Neste contexto, subjaz a forma de como a Ucrânia continuará a ser protegida e apoiada. Ou seja, de como será integrada. A adesão e um novo alargamento da UE transformaram-se numa questão central. Que Europa teremos depois da guerra? Quantos membros? Que mecanismos de decisão? Que níveis de integração? Este é um processo que requer esforço e mérito por parte dos candidatos e que também exige à UE capacidade para se adaptar a novas circunstâncias. Mas de enorme alcance geopolítico, num mundo em que outros poderes continuarão a desafiar a Europa e os seus valores.

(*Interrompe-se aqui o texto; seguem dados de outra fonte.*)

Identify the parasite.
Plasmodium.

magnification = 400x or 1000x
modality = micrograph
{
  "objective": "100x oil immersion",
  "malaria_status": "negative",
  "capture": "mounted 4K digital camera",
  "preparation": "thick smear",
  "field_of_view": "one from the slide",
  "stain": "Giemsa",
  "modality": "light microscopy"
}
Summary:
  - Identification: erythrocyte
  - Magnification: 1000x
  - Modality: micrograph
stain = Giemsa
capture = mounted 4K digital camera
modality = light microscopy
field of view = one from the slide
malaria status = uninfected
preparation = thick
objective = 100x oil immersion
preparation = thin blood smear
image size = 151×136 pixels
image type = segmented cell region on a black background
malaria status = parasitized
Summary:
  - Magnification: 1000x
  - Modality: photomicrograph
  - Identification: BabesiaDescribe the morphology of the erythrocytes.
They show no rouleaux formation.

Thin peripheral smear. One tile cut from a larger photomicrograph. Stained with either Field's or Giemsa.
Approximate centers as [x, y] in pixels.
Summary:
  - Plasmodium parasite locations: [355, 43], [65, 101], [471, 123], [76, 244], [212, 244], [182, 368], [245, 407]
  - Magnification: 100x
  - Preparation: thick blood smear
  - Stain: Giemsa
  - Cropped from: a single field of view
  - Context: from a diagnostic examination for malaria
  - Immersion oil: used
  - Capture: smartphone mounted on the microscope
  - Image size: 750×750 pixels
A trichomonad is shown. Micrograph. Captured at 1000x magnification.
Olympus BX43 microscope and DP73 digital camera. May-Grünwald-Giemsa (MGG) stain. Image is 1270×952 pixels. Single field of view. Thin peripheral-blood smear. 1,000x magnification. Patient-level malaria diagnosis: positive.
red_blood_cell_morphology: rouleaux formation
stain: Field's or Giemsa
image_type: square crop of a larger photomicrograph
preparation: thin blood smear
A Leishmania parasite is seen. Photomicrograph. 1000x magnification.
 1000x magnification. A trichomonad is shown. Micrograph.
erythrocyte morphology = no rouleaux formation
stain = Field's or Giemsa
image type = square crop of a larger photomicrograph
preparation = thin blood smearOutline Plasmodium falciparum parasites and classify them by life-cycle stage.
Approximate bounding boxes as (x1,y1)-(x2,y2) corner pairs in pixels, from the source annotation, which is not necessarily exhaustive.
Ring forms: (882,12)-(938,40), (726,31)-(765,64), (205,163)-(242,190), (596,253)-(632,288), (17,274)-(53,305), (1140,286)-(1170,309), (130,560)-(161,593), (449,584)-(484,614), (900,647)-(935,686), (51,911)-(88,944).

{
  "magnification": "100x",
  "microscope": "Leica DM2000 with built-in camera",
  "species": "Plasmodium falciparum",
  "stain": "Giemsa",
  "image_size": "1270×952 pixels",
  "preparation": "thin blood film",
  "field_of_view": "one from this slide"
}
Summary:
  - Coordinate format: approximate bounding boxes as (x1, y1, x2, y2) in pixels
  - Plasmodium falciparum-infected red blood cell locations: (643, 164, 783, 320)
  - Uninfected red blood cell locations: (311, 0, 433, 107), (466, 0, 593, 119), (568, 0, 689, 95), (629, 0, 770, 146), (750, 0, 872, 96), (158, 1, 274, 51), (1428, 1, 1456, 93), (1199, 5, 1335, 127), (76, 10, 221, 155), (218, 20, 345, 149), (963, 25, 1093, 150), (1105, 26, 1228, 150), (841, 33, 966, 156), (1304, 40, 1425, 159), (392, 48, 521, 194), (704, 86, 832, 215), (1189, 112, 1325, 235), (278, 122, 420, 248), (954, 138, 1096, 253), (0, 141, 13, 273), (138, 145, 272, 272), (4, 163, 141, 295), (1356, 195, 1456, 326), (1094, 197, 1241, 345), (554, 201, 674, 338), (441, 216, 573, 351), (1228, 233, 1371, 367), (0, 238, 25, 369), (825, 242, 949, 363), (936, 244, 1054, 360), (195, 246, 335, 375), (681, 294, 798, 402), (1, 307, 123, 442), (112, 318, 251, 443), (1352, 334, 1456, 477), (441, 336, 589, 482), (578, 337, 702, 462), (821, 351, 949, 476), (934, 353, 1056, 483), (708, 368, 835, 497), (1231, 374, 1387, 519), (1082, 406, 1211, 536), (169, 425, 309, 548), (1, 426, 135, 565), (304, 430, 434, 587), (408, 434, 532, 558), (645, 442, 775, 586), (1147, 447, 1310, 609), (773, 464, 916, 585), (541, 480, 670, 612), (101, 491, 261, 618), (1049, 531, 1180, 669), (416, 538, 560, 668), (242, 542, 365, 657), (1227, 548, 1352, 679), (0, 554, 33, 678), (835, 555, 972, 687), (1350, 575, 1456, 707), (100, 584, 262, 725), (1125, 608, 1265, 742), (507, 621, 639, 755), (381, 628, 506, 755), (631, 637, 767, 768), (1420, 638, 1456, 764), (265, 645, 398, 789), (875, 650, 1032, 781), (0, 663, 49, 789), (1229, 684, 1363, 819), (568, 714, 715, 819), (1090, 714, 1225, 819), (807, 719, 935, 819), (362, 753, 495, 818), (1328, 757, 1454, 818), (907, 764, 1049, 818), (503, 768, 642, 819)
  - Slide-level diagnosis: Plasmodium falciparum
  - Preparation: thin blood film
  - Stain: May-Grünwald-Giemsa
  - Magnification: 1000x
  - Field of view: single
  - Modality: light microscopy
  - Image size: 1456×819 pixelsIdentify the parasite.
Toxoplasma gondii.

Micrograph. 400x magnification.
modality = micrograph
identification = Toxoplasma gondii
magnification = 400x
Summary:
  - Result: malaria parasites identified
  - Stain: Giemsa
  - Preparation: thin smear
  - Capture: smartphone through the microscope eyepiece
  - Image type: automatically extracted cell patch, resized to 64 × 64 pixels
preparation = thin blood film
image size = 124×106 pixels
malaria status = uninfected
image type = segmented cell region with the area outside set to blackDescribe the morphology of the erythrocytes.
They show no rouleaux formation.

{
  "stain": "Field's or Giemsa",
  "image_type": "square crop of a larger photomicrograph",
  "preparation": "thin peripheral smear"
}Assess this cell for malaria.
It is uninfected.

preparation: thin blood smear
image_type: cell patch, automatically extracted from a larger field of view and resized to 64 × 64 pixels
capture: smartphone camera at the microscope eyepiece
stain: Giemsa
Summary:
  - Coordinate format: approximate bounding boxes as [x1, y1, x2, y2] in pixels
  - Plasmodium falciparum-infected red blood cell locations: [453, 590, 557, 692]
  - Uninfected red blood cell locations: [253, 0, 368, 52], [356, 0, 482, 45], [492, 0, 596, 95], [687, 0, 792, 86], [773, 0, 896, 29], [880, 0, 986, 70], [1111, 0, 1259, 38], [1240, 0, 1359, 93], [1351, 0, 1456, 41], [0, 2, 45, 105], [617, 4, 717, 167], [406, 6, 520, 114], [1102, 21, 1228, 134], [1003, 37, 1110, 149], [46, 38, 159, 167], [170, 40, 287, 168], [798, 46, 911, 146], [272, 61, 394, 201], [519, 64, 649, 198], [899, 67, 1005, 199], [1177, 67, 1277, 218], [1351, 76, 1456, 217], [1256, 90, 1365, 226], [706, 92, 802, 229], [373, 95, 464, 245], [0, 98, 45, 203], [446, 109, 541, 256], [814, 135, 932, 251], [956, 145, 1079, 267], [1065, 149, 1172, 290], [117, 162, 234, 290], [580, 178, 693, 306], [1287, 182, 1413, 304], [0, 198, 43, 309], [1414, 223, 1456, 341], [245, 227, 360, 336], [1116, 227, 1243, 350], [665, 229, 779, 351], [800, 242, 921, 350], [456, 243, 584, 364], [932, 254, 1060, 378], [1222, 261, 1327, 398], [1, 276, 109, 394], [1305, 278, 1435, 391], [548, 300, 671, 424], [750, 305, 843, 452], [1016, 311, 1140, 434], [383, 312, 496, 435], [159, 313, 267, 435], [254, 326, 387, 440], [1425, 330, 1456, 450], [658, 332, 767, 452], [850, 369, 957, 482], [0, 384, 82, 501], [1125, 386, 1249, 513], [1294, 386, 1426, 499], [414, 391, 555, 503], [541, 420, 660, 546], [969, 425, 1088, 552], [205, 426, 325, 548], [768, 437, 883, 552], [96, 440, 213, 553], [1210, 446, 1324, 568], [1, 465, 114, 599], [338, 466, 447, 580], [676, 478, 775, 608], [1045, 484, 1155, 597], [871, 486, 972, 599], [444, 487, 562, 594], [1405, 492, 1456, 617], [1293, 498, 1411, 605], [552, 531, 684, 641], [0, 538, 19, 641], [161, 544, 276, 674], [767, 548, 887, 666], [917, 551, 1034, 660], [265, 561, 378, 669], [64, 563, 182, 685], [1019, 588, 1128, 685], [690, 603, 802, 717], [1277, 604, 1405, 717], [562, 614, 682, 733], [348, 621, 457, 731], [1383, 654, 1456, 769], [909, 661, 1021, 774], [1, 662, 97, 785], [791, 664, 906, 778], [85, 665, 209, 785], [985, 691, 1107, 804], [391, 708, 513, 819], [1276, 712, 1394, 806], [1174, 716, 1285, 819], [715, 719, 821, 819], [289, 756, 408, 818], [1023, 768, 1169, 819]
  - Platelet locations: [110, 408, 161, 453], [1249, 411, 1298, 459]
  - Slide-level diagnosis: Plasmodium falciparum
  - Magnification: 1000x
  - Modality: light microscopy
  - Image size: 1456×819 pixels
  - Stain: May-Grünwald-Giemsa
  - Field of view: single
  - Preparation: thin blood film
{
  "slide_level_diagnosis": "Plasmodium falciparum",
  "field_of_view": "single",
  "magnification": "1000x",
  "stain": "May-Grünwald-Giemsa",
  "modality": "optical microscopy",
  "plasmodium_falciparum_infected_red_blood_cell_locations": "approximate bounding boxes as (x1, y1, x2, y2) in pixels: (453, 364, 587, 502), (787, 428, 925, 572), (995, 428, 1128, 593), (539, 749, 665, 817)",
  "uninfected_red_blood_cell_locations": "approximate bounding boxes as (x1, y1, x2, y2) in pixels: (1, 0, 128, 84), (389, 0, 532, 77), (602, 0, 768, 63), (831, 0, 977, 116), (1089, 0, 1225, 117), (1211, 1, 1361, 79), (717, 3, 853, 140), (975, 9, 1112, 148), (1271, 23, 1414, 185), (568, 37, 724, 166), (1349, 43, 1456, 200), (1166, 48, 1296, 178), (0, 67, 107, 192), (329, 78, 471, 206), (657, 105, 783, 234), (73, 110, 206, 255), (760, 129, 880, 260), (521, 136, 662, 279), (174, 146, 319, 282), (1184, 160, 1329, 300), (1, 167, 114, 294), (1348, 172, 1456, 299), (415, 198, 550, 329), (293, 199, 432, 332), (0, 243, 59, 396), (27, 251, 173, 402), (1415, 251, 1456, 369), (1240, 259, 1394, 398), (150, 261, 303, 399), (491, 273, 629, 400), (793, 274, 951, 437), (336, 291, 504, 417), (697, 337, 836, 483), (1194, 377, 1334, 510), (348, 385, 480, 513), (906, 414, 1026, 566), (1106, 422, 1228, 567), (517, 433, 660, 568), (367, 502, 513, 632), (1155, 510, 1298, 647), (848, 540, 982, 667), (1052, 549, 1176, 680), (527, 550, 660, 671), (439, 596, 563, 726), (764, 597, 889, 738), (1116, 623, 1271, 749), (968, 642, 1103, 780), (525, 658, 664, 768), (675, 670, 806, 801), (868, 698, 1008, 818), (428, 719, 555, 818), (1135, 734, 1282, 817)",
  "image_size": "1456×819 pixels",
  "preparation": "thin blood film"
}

Por isso, este próximo ciclo das instituições europeias que se inicia com as eleições para o PE é tão importante. E, também por isso, a questão das lideranças na UE, designadamente da Comissão, é tão relevante. Ursula von der Leyen foi ao longo dos últimos quatro anos o telefone para onde ligar para falar com a Europa. Uma interpretação das suas funções que não está isenta de atritos com outras instituições. O lugar da presidente da Comissão no equilíbrio de poderes da UE é pomo de discussão. À Comissão cabe um trabalho fundamental na iniciativa e no acompanhamento das políticas e na articulação dos interesses nacionais em prol do interesse comum. Ao Conselho Europeu, e aos governos nacionais aí representados, cabem as decisões. E o PE, com a sua representatividade direta e crescentes poderes, tem cada vez mais que ser ouvido.

Um equilíbrio permanente entre as instituições, entre um intergovernamentalismo europeísta e o supranacionalismo, é vital para a UE. Mas os tempos que se vivem, e que se viverão, exigem lideranças enérgicas e inspiradoras na Europa.